Saturday, December 3, 2011

It’s about my Master, even though it has a lot of me in it


One of my favorite things to do when I was in ministry was preaching.  When I was out of ministry and living back in California, I preached a Saturday service for my church, but without pay (my favorite ministry so far).  I really enjoyed the preaching, but my preaching never brought people to the church or to the Saturday worship.  One of the remarkable things about my experience preaching was when I felt the message was a disaster, how many were touched by it.  I learned, slowly, that it has so little to do with me, and so much to do with my Master.  I loved to preach, but it was always an exercise of my own spiritual development first, and so little of my ability.

Essentially, what I learned is that the preaching I did wasn’t about me either.  I could get really excited about a passage, pour myself into study and prayer, and then let all that excitement blow out all the results of my study and prayer all over the sanctuary.  That really didn’t have the effects I wanted.  I wanted people to join me in my excitement over what I found in the passage.  They really didn’t, or at least not enough of the time for me to consider it a normal response.  Even though my Master worked me over with a passage, He did His own different work with the congregation when I preached.  It was a really confusing lesson to learn.

When I took a course on storytelling, the instructor said that a story, once told, no longer belongs to the teller, but to the listeners.  I think sermons are like that as well, but for different reasons.  With stories, different elements impact different people at different points depending on their own life experiences.  With a sermon, I found that my Master as their Master worked on them using what was preached to affect His own ends.  Sometimes, and the most obvious examples, I saw when what He used was a very insignificant side comment, and what He did had little or nothing to do with my “main point” of the sermon.

This blog is sort of like that as well.  I put into these entries what I sense my Master doing in me, and He does with them whatever He wants in others.  With this media, He can use them long after I’ve written them.  At least I hope He uses them.  I have to remind myself that it’s not about me even though I write about what’s going on with me.  These, like the sermons, are about my Master.  Once written, they really don’t even belong to me anymore.  Like time, they are things in the past hopefully affecting a better future with my Master.  I should probably survey them from the beginning to see if there is any progression.

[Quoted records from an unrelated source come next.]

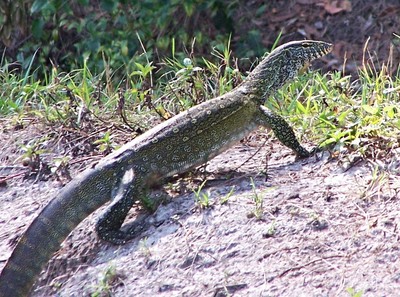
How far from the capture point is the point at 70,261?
19.0 ft

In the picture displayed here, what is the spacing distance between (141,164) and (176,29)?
521 cm

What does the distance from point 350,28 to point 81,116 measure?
5.44m

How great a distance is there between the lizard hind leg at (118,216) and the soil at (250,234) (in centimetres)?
8

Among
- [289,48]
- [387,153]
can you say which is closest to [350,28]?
[289,48]

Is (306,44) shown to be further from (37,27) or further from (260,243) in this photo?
(37,27)

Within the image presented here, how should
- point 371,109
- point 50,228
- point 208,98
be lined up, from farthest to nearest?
1. point 208,98
2. point 371,109
3. point 50,228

So here is another entry.   I will do another twelve (up to December 15), and then post the entries that never made it to the blog site but were either diary or Facebook entries last year (they begin on December 16, 2010).  After that I think I will begin to work on the Gospel of John and a project to survey examples of Hebrew Torah legal texts searching for relevant lessons.  I won’t do both every day, and my plan is to work on them sort of back and forth.  But my plans are just ideas I pursue while waiting for my Master to direct me into something else.  I have no idea how long such blogs will run.  Welcome to the Winter of my Contentment.  It feels…odd, but very peaceful.